ECLI:NL:GHARN:2011:BP5692

Gerechtshof Arnhem

Datum uitspraak
8 februari 2011
Publicatiedatum
5 april 2013
Zaaknummer
200.053.366
Instantie
Gerechtshof Arnhem
Type
Uitspraak
Rechtsgebied
Civiel recht
Procedures
  • Hoger beroep
Vindplaatsen
  • Rechtspraak.nl
AI samenvatting door LexboostAutomatisch gegenereerd

Hoofdelijke verbondenheid van uit VOF uitgetreden vennoot voor achterstallige huur

In deze zaak, die voor het Gerechtshof Arnhem werd behandeld, ging het om de hoofdelijke verbondenheid van een uit een vennootschap onder firma (VOF) uitgetreden vennoot voor achterstallige huur. De appellanten, [appellant 1] en [appellant 2], waren betrokken bij een huurcontract dat was afgesloten met de besloten vennootschap Exploitatiemaatschappij De Wageningse Eng B.V. voor een bedrijfsruimte van 1 april 2001 tot en met 31 maart 2006. Het huurcontract was ondertekend door beide vennoten, maar na de uittreding van [appellant 2] per 1 mei 2003 zette [appellant 1] de onderneming voort als eenmanszaak.

De Wageningse Eng vorderde betaling van achterstallige huur, en het hof moest beoordelen of [appellant 2] nog steeds hoofdelijk aansprakelijk was voor de huurtermijnen die verschuldigd waren na zijn uittreding. Het hof oordeelde dat de hoofdelijke aansprakelijkheid van [appellant 2] niet was geëindigd door zijn uittreding uit de VOF. De enkele wetenschap van de uittreding bij De Wageningse Eng maakte het niet onaanvaardbaar dat zij [appellant 2] aansprakelijk hield voor de huurtermijnen tot de einddatum van het huurcontract.

|---|

__OPDRACHTEN__
1. Schrijf uit de leestekst letterlijk over van "Hoofdelijke verbondenheid van uit" tot en met "voort als eenmanszaak.".
2. Noem alle volledige datums (dag, maand en jaar) die in de leestekst voorkomen.
De regels die hierna staan, zijn niet nodig.

__AANGELEVERD MATERIAAL__

|---|

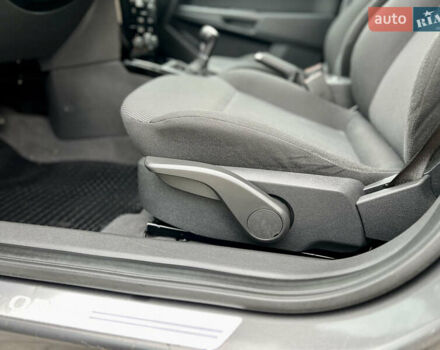 Сірий Опель Астра, об'ємом двигуна 1.6 л та пробігом 260 тис. км за 6250 $, фото 61 на Automoto.ua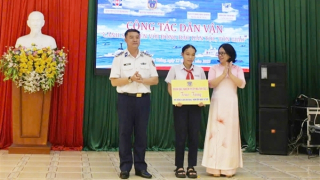 Đẩy mạnh tuyên truyền pháp luật, tình yêu biển đảo cho học sinh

|---|

__ANTWOORDEN__
1.
Hoofdelijke verbondenheid van uit VOF uitgetreden vennoot voor achterstallige huur

In deze zaak, die voor het Gerechtshof Arnhem werd behandeld, ging het om de hoofdelijke verbondenheid van een uit een vennootschap onder firma (VOF) uitgetreden vennoot voor achterstallige huur. De appellanten, [appellant 1] en [appellant 2], waren betrokken bij een huurcontract dat was afgesloten met de besloten vennootschap Exploitatiemaatschappij De Wageningse Eng B.V. voor een bedrijfsruimte van 1 april 2001 tot en met 31 maart 2006. Het huurcontract was ondertekend door beide vennoten, maar na de uittreding van [appellant 2] per 1 mei 2003 zette [appellant 1] de onderneming voort als eenmanszaak.

2. 8 februari 2011, 5 april 2013, 1 april 2001, 31 maart 2006 en 1 mei 2003.